Transcript
BOB GARFIELD: Nine years ago, Brewster Kahle embarked on a project of monumental proportions: archiving the internet. A recent profile in Slate reminded us that it's probably time to check in with Kahle. When we did, we found out that archiving the largest information machine in the history of the world wasn't enough for the man Slate called an "evangelical librarian." He wants archive everything - the billions of pages on the internet, but also music, movies and books. It's an awesome undertaking, and Brewster Kahle plans to get it done.
BREWSTER KAHLE: Yes. Universal access to all knowledge is our mission. We're working towards that, and interestingly, it's within our grasp.
BOB GARFIELD: All right. Now that's kind of hard to accept on the face of it, so tell me what you mean by universal access to all knowledge and how you are going about giving us that.
BREWSTER KAHLE: Well, if you take just the published works of humankind, which is a subset of all knowledge, but if you take all the books, music, video, television, software, web pages ever produced by humans - preserve it for the long term - and make it available to people, technologically, we have the ability to do that. If we have the political will to do this, and that's the goal of The Enlightenment, the universal education, then we can actually achieve this without busting the bank or inventing new technologies.
BOB GARFIELD: So how much have you accumulated so far that I have access to?
BREWSTER KAHLE: The Internet Archive started by taking snapshots of all publicly available web sites. Since 1996. We take a snapshot every two months and store them on hard drives. It's now about 500 terabytes of information, and it's growing at about 50 terabytes each month. So, in each month, just from the worldwide web, we collect as much as in all the words that are in the Library of Congress. Then, we started moving on to collecting movies and music and software releases.

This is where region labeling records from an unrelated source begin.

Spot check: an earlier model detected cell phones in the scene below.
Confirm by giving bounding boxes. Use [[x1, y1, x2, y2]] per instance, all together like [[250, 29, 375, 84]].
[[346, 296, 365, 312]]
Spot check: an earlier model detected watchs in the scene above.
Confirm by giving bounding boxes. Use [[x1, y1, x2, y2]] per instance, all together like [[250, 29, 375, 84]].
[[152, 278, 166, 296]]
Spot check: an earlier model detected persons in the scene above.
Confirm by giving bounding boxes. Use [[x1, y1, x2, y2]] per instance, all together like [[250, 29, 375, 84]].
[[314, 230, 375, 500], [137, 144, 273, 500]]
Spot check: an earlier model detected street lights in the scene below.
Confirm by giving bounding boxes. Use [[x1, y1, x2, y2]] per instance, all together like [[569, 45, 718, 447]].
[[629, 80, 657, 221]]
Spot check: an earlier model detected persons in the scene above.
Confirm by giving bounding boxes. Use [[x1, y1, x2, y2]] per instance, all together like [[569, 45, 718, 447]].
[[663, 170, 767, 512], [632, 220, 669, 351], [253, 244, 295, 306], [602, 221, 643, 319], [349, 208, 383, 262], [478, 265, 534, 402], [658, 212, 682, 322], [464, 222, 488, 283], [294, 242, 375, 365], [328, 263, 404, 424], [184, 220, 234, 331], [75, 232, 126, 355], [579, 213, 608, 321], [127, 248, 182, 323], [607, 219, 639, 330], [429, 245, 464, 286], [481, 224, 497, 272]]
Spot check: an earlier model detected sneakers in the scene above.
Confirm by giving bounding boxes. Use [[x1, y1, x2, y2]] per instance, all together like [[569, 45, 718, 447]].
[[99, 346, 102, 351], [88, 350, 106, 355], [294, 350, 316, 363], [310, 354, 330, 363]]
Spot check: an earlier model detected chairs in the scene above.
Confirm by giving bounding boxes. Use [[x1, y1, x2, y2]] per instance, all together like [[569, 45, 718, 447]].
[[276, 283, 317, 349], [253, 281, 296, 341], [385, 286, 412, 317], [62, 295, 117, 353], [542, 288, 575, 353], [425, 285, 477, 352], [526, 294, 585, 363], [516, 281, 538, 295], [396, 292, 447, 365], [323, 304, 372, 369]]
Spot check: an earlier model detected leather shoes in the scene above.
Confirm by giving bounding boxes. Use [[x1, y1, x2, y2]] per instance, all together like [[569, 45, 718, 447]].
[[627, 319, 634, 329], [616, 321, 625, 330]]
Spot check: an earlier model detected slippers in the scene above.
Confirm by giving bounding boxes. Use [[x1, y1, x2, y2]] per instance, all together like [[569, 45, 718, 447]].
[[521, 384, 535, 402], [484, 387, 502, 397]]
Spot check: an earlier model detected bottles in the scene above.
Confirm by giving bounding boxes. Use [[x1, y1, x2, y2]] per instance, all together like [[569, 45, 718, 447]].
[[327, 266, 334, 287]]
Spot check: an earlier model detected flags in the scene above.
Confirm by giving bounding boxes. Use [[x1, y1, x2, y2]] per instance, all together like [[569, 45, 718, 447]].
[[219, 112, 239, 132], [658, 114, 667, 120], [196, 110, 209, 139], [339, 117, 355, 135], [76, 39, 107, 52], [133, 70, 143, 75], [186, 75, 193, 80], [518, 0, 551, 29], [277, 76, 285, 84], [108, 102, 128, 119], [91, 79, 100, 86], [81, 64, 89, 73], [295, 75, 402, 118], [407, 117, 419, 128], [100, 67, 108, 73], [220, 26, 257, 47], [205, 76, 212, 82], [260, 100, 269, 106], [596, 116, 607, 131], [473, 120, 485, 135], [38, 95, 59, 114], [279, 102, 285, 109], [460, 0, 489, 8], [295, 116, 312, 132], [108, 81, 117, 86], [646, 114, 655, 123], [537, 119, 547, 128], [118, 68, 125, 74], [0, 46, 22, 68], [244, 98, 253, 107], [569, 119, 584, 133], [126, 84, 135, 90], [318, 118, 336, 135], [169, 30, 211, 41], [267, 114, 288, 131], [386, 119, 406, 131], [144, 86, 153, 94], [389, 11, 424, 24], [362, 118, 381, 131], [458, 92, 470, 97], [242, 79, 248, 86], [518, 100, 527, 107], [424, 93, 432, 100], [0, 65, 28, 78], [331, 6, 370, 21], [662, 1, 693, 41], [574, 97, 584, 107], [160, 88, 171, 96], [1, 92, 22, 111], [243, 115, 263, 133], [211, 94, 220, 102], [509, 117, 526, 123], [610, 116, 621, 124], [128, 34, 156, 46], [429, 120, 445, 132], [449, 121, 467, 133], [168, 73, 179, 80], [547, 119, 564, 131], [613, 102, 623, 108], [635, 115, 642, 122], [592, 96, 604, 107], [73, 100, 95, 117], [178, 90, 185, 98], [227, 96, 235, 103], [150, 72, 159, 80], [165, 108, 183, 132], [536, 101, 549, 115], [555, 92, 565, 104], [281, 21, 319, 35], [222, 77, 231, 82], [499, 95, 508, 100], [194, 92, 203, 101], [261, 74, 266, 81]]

BOB GARFIELD: I understand we're just talking about electrons, which have no mass, but you're storing an awful lot of electrons, and given the state of technology, must require just football fields full of servers or whatever to keep these electrons in storage for future access, or am I missing something?
BREWSTER KAHLE: Oh, no, you've got it right. It takes a lot of storage, but we're using normal tape systems and disc drives. Let's try to quantize it. If you were to take, say, all of the books in the Library of Congress (there are 26 million books in the Library of Congress) - if you were to have a book in a Microsoft Word file, that's about one megabyte. So 26 million megabytes is 26 terabytes. It goes mega, giga, tera. 26 terabytes fits in a small bookshelf, these days, and costs about 60,000 dollars. So there's a job of trying to get them into the computer, but storing them is actually completely reasonable.
BOB GARFIELD: No, that's everything in the Library of Congress, which is a lot, but you mentioned taking snapshots of every public available web site every two months. Well there are millions!
BREWSTER KAHLE: Yes. There are about 50 million web sites that we gather every two months, and we gather about four billion pages, and you - not only do you want to put them on hard drives - you want to put them on more than one, cause I guess one of the main lessons from the Library of Alexandria, version one, is: Don't just have one copy. So, you want to have more than one copy in multiple locations.
BOB GARFIELD: Well, let's talk about the Library of Alexandria, version one, because they began with fundamentally the same goal, but it all went up in smoke.
BREWSTER KAHLE: Yes. The loss of the Library of Alexandria is one of the great catastrophes of humankind. They set out in 300 B.C. to collect all the books of all the peoples of the world, and by some measurements they got 75 percent of the way there. It's amazing. But by around the year zero, there was a, a fire that brought down some of it, and then by the first couple hundred years, the idea of universal knowledge was not in vogue any more, and it decayed and was burned. Our job is to do something better this time, so what we want is to have copies in different places.
BOB GARFIELD: Is there some sort of external event - I don't know, sun spots, some sort of electro-magnetic disaster, that could actually do to a digital archive what fire did to the Library of Alexandria 2400 years ago?
BREWSTER KAHLE: Yes. We could lose it all, and those of us that live on top of the San Andreas Fault Line are pretty conscious of this, and also just the ups and downs of politics. What happens to libraries in the long haul is, they're burned. And then tend to be burned by governments. You know, it's just the new guys don't like the old stuff around. They're sorry about it a hundred years later, but it's, it's too late by then. So, what we have to do is build a system that can work with changes in governments and political structures and culture over the long haul.
BOB GARFIELD: The irony of all of this is that, in addition to being maybe the world's foremost collector of the priceless treasures of human knowledge, you're also, almost by definition, going to be the largest amasser of crap, maybe in human history. [LAUGHTER] You have accumulated an awful lot of crap, no?
BREWSTER KAHLE: Oh, yes. We've got stuff that - not just of bad taste, but of just - stuff that should never have been really collected, if we had have been better at it in the first place.
BOB GARFIELD: I'm not just talking about bad writing; I'm talking about pornography, hate speech…
BREWSTER KAHLE: Oh, yes. The materials on the web. I- Douglas Adams had a line that I, I just love. He said, "The wonderful thing about the net is it's just us." It's just who we are - the good, the bad, the ugly. What I do like about the net is it really shows that people are very particular and very peculiar. So we've really dispelled that sort of idea that we're all just a generic blob.
BOB GARFIELD: Brewster, thanks so much.
BREWSTER KAHLE: Thank you very much.
BOB GARFIELD: Internet archivist Brewster Kahle is accumulating all human knowledge, which you can locate at www.archive.org. [MUSIC]